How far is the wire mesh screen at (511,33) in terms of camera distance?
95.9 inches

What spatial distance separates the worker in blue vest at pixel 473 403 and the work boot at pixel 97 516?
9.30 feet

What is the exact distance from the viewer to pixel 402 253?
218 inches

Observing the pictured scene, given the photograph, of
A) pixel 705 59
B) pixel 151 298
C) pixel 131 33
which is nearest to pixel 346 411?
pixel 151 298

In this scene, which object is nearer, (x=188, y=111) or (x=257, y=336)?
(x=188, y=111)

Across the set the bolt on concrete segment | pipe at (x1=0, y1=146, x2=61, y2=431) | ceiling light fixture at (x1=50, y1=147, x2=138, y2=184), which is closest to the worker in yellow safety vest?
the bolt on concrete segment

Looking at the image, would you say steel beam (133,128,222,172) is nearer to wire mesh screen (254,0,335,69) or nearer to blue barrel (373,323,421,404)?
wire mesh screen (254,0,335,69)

____

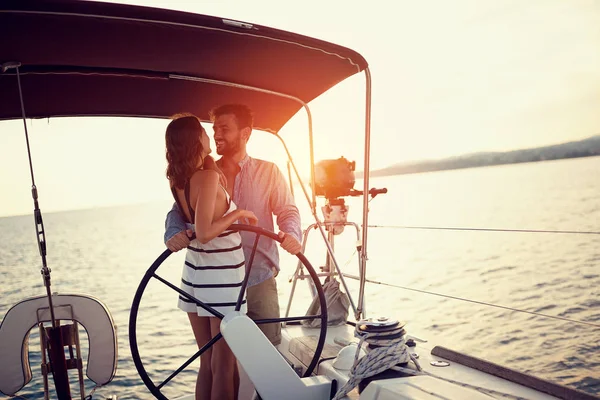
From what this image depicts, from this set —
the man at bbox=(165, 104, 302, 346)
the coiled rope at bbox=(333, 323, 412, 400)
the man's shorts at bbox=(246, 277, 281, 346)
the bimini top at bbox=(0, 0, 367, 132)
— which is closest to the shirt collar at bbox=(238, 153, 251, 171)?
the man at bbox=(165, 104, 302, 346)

____

* Exercise details:
Show every line of the items above that contains the word "scene".

* Result of this task:
Observing the pictured scene, given the photograph, of
In this scene, which object is nearer, (x=188, y=111) or (x=257, y=336)?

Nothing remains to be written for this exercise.